Un système d'information géographique a été projeté et mis en place, dans le but de systématiser les données concernant les propriétés. Cette information n'a pu être consolidée car le projet n'a duré que deux années, et que le financement a manqué pour lui donner une suite. Plus de 700 hectares ont été semés, et de grands volumes de fruits vont être produits. Il faut prévoir ce qu'on va faire lorsqu'on obtiendra dans la commune trente mille tonnes de fruits en trois années.
Le caractère participatif du processus a fait que les priorités soient établies par la population, et il a permis de reboiser et de protéger 363 sources d'eau, sans compter les sources d'eau potable des villages de Buena Vista, El Castillo et Laureano Mairena. Et les aires des écoles de Buena Vista, Marcelo, Marlon Zelaya et Sábalos ont été elles-aussi été reboisées.
L'un des problèmes qui se posent est que, bien qu'elle possède des terres disponibles pour le reboisement, la population n'est pas certaine de l'utilité de retourner à la plantation d'arbres et à l'aménagement forestier, car elle est certaine que ce seront les entreprises qui tireront profit de ce travail.
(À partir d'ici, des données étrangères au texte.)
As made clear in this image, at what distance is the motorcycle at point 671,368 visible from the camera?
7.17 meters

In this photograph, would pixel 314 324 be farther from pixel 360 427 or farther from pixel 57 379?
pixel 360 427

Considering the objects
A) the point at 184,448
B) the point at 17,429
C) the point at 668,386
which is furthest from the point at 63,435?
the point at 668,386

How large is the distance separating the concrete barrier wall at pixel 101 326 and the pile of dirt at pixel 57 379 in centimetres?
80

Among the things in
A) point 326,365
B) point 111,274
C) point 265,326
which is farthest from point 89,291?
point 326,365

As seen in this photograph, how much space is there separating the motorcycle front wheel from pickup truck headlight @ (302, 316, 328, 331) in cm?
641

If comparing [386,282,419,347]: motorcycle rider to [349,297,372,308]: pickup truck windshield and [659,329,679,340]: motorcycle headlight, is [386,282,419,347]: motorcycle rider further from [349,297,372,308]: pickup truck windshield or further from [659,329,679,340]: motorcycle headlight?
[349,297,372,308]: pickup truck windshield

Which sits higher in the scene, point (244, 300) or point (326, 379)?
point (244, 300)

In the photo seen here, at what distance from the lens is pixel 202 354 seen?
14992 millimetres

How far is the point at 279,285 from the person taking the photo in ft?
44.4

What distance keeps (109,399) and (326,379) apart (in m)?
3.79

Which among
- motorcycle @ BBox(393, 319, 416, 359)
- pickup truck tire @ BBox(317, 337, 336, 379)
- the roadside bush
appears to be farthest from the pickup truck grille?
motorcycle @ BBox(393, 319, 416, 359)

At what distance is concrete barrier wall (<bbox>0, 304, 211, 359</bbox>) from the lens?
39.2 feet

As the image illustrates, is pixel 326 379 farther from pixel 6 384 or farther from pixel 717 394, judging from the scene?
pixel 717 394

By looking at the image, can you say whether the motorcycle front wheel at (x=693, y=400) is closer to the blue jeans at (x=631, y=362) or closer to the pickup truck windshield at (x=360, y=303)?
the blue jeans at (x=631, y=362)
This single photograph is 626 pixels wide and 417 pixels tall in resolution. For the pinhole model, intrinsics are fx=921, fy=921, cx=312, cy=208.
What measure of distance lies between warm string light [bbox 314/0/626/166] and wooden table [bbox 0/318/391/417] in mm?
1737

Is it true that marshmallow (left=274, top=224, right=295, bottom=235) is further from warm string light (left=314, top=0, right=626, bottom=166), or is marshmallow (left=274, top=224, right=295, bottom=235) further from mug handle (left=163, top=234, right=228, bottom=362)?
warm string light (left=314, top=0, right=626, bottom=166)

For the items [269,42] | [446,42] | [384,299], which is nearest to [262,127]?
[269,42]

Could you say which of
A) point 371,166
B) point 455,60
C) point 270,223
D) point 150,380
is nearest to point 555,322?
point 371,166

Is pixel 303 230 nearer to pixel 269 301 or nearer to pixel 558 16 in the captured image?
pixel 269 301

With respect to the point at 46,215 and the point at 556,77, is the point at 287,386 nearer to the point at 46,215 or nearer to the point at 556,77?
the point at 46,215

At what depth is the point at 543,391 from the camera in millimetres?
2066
La preuve la plus claire de cette attitude est que les plantes demandées par les paysans concernaient à 80% des espèces fruitières, qu'ils peuvent utiliser sans interférence de la part d'intérêts extérieurs.
Les processus internationaux sur la possibilité d'échanger la dette contre la plantation de forêts ou des puits de carbone ont été mentionnés à la population locale par des fonctionnaires de la capitale, mais les paysans mettent en doute la validité de ces propositions.
Un changement serait possible si, d'une part, il n'existait pas une réglementation qui entrave l'utilisation du bois par la population propriétaire de la terre, et d'autre part, les producteurs recevaient une stimulation réelle pour la plantation d'espèces ligneuses. Mais ce qui se passe à l'heure actuelle est que, par exemple, le gouvernement autrichien appuie la région dans l'opération d'une scierie locale et, par conséquent, a intérêt à augmenter le nombre d'espèces ligneuses, mais lorsque le bois est extrait le propriétaire de la terre ne reçoit qu'un prix symbolique de 25 dollars l'arbre.
En conclusion, le reboisement a des potentialités dans les processus participatifs de construction sociale de l'environnement, autant pour ses effets à court terme que pour les résultats que nous pouvons espérer à long terme, tels que la conservation et l'utilisation renouvelable des forêts. Ce qui manque, c'est de générer des stimulations réelles pour les paysans, en partageant les bénéfices comme l'exige la Convention sur la Diversité Biologique.
(1) Liste des espèces fruitières utilisées: avocat, mangue, orange, mandarine, citron, lime, café, poire, cacao, pejibaye, papaye chinoise, annone, coco, banane.